Electronics

Electronics

Topics related to HFSS, Maxwell, SIwave, Icepak, Electronics Enterprise and more.

ansysedt in batch using MPI

    • jsarlo
      Subscriber

      I am working with AnsysEM 2022r2.  I am a sys admin working with a researcher.  We are trying to run a batch job with Slurm and wanting to use multiple compute nodes in the cluster.  We have the aedt input file and are trying the following as the execution line of the job script.

      ansysedt -ng -batchsolve -dis -mpi -machinelist list=$hl num=$SLURM_NTASKS ${InputFile}

      When I watch the compute nodes that get assigned, I only see the first one being used.  Nothing ever starts on the second compute node.  The $hl list gets built to something like  list=compute-4-53-ib0:48:48:98%,compute-7-19-ib0:48:48:98%  I have also tried building the list to being individual 1:1 48 times for each compute node (compute-4-53-ib0:1:1:98%,compute-4-53-ib0:1:1:98%...compute-7-19-ib0:1:1:98%, ...)

      Is there something else that needs to be on the command line to use both compute nodes or is there something else that needs to be done?

      Jeff

       

    • randyk
      Forum Moderator

      Hi Jeff, 

      Please consider creating the following script. (job.sh for this example)
      dos2unix   ./job.sh
      chmod +x ./job.sh
      sbatch ./job.sh

      Modify lines 2-3, 12-13, and 39 as needed.
      note1: the value of line 39 "numcores=xx" must match the allocated resource core count.

○ ○ ○ ○

JOBS -
- a) Answer the following questions about the forum thread, one answer per line:
(i) Which AnsysEM release is the first poster working with?
(ii) Which job scheduler is used to run the batch job?
(iii) According to the moderator's note, what must the value of "numcores=xx" match?
- b) Return everything in the forum thread from "I am working" down to "the job script.", copied character for character.

MATERIAL SUPPLIED -

○ ○ ○ ○

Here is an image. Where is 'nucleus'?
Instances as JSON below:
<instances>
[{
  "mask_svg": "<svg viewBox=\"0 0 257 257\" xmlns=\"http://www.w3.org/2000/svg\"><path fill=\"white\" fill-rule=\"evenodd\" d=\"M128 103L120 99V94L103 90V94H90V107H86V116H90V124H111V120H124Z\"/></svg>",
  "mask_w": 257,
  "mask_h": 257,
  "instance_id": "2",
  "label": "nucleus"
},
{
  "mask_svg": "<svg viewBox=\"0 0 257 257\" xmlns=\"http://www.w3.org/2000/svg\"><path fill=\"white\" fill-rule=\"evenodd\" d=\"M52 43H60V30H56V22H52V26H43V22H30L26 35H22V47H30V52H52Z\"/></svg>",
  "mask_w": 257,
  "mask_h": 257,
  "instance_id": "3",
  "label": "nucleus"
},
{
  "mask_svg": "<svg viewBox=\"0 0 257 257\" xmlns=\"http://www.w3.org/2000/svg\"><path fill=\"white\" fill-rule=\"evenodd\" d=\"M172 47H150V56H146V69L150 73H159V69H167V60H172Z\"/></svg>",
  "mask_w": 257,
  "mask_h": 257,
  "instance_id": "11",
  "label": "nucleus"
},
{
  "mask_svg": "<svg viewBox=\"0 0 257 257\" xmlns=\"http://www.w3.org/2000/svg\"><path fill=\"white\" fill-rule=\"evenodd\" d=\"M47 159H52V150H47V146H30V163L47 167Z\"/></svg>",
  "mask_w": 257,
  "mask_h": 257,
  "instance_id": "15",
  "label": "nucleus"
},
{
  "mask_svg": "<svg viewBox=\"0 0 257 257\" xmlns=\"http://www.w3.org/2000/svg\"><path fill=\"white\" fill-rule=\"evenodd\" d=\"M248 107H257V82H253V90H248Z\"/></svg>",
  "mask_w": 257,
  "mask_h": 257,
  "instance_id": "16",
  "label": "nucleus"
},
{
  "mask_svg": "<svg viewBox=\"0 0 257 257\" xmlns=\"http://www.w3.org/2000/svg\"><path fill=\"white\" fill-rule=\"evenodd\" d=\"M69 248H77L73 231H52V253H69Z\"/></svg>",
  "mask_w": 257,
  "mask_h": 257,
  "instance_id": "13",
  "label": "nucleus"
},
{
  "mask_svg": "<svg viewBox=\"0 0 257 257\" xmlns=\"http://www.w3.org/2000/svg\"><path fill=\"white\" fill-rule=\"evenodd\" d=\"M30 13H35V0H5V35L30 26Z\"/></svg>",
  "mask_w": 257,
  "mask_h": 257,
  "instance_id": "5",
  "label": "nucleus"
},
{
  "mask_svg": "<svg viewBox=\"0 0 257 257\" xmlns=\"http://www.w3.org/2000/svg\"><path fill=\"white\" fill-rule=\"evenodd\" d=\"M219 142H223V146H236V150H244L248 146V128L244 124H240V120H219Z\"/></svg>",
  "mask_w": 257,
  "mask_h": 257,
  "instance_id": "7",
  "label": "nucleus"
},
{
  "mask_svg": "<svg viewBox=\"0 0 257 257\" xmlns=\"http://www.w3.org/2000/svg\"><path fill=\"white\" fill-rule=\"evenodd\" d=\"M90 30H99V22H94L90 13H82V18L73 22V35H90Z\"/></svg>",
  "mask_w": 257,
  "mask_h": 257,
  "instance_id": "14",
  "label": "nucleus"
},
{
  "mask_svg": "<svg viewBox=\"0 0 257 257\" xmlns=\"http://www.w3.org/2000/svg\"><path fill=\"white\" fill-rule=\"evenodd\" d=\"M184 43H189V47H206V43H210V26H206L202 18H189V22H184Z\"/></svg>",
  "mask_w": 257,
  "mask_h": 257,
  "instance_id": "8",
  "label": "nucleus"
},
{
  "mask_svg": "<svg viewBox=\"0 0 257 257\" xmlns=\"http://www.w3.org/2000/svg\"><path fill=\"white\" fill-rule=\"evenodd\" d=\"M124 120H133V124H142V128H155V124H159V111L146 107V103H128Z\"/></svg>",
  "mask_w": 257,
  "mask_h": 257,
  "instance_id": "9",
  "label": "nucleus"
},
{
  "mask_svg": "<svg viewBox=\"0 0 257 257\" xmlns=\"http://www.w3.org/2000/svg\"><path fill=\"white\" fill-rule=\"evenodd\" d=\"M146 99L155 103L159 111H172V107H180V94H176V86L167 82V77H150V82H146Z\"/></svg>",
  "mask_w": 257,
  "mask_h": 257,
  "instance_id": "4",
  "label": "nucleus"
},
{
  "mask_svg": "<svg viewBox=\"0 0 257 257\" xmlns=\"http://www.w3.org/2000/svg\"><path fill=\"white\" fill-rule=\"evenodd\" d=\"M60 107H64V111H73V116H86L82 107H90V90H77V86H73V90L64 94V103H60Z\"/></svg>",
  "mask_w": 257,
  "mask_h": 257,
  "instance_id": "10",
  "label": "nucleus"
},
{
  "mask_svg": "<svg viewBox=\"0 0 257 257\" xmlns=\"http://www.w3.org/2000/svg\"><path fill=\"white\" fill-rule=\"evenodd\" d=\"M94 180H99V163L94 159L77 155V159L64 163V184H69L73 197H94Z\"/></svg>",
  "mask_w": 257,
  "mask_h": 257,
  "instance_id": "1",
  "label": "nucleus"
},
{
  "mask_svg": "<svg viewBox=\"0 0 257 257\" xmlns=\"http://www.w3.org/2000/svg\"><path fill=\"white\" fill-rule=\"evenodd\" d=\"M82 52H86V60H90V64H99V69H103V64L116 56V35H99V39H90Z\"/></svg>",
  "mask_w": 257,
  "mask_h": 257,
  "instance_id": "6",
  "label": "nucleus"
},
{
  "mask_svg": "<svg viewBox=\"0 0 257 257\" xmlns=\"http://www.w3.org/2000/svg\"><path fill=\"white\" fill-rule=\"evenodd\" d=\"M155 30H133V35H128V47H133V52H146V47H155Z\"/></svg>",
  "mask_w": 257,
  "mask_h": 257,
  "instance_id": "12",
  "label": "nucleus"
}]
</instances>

○ ○ ○ ○

TASK RESULTS -
- a)
(i) AnsysEM 2022r2
(ii) Slurm
(iii) The allocated resource core count

- b)
I am working with AnsysEM 2022r2.  I am a sys admin working with a researcher.  We are trying to run a batch job with Slurm and wanting to use multiple compute nodes in the cluster.  We have the aedt input file and are trying the following as the execution line of the job script.